Material for this exercise:
****
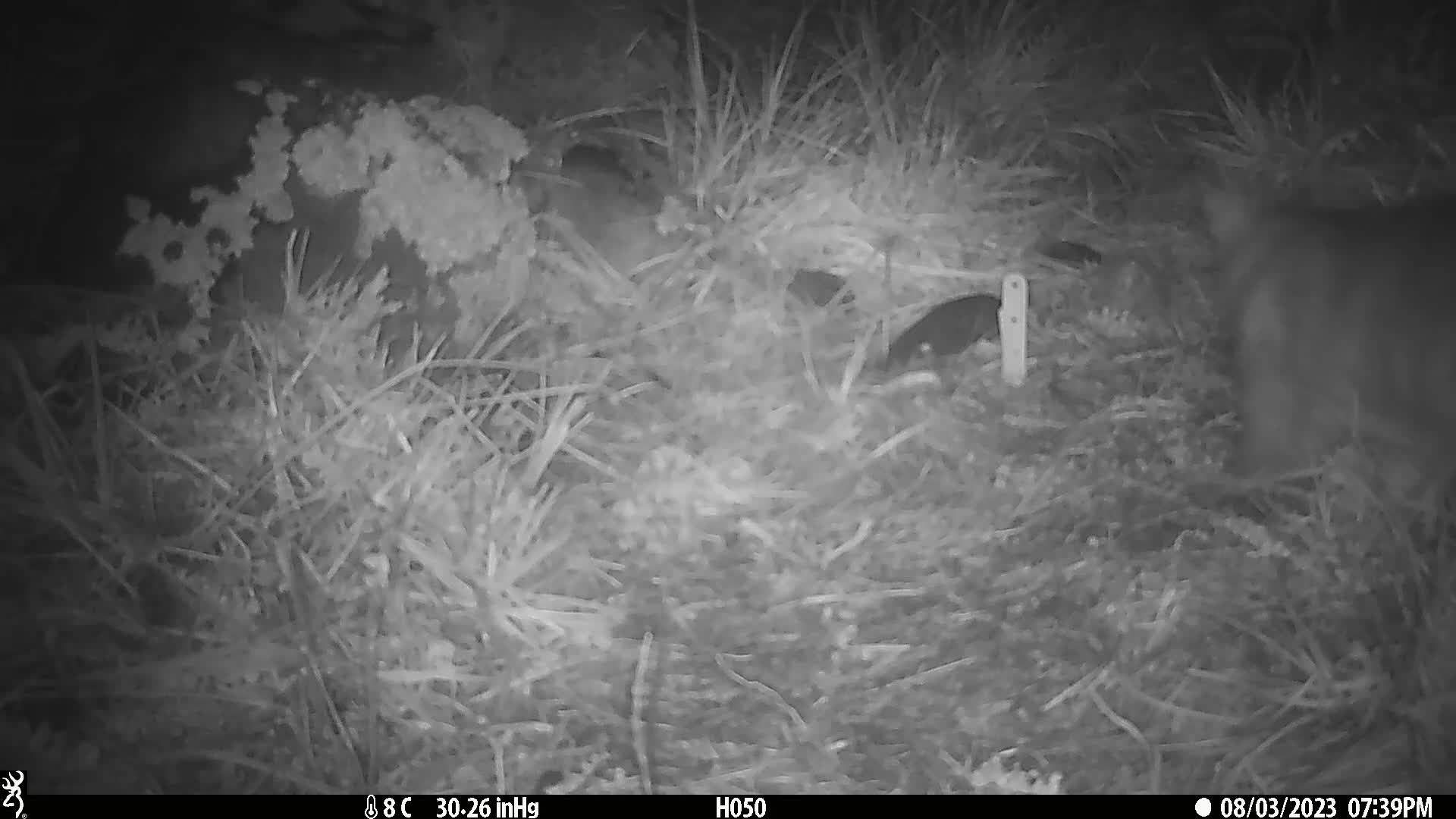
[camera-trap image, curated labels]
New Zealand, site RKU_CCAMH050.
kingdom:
****
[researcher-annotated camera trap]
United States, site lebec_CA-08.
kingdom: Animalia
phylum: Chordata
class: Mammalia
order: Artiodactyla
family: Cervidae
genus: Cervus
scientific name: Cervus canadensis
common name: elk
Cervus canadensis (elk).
****
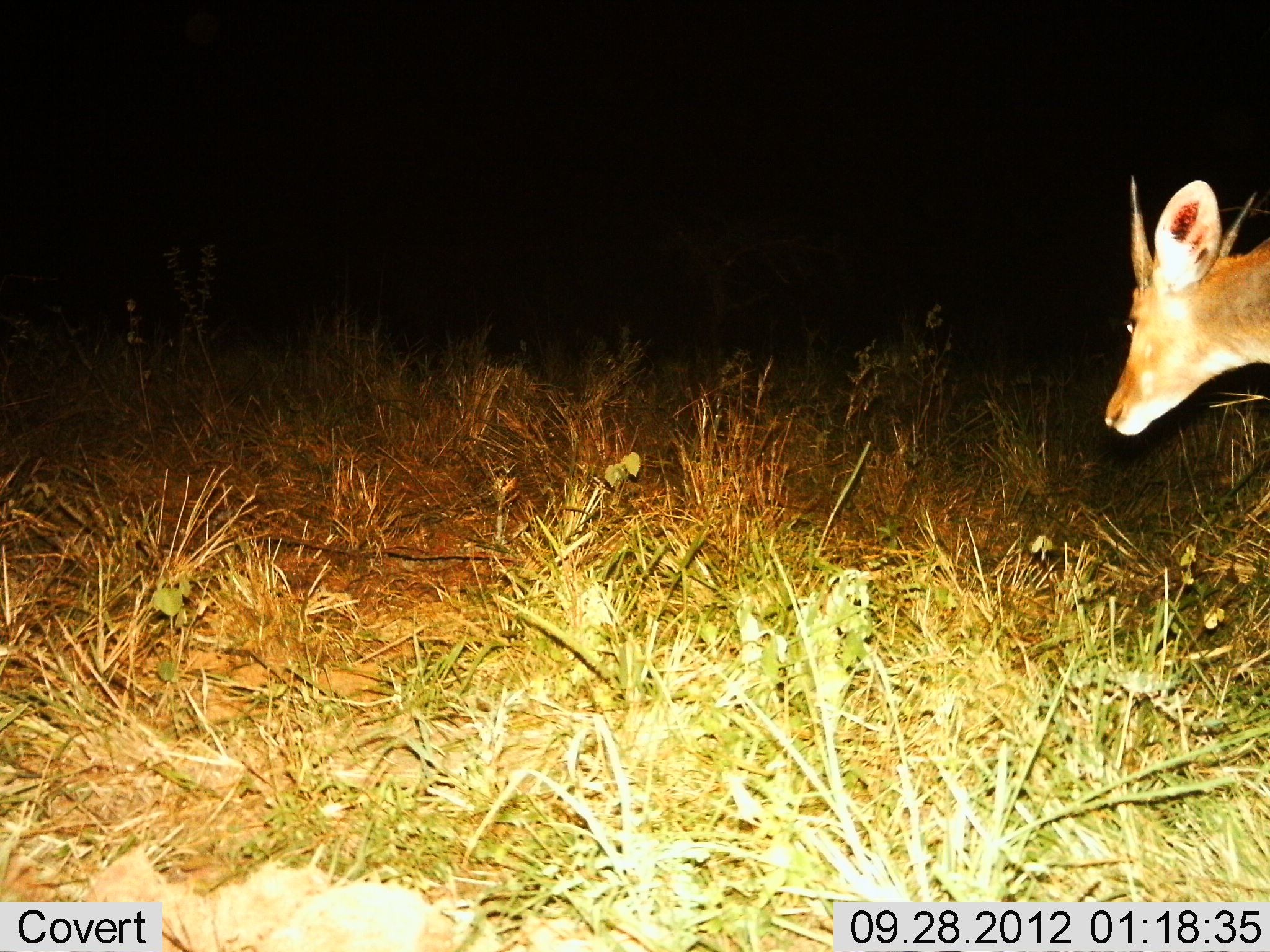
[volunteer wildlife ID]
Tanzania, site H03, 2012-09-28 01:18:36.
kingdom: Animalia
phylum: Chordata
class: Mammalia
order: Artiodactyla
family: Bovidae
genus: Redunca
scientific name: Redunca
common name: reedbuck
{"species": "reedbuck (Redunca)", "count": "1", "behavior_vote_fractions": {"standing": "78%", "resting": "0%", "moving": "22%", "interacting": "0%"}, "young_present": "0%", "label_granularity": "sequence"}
****
Task prompt:
Write out every line of the listing that holds the word "trap".

Answer space:
[camera-trap image, curated labels]
[researcher-annotated camera trap]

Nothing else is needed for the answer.